Helena E. Restrepo, consultant in Health Promotion, Columbia


Restrepo, H. E. My favorite resources for my work in heath promotion in the Americas, Reviews of Health Promotion and Education Online, 2004. URL: 7/index.htm.

INTRODUCTION

I am a physician with a Masters degree in public health and with training in epidemiology. After working 18 years in my country, Colombia, in teaching and research as professor in universities and as manager and administrator in the public health sector, I was appointed as staff member to the Pan American Health Organization of the World Health Organization; (PAHO/WHO). My early responsibilities at PAHO were in technical cooperation in epidemiology, prevention and the control of non-communicable diseases; later, I was appointed as chief of Health of the Adults and Health Promotion Programs; it became the new Division of Health Promotion and Protection (HPP) and I then became the Director of HPP. In the different academic and administrative jobs that I have had, I have always used strategies that today are well recognized as strategies of Health Promotion (HP).

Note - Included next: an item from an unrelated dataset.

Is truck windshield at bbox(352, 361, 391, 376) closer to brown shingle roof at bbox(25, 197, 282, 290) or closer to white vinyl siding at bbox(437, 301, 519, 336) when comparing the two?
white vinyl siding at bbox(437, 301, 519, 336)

Among them, I privileged community participation, comprehensive and integrated approaches and policy analysis. Moreover, as a public health worker of an underdeveloped country, I always had sensibility towards the social, economic, cultural and political problems of our peoples in the context of Latin America. In the last years after retiring from PAHO, I have been working as private consultant providing advice and guidance on programs and projects at the national and international levels, with an emphasis on HP theory and practice.

Thus, to identify only five favorite resources for my work in HP was not an easy task for me, since I have had during all these years many wonderful sources of inspiration. Among them I can identify personal contacts with community leaders and politicians; excellent papers and documents as well as valuable knowledge of experts. But as the request was to identify only five, therefore I will try to be as selective as possible in this task.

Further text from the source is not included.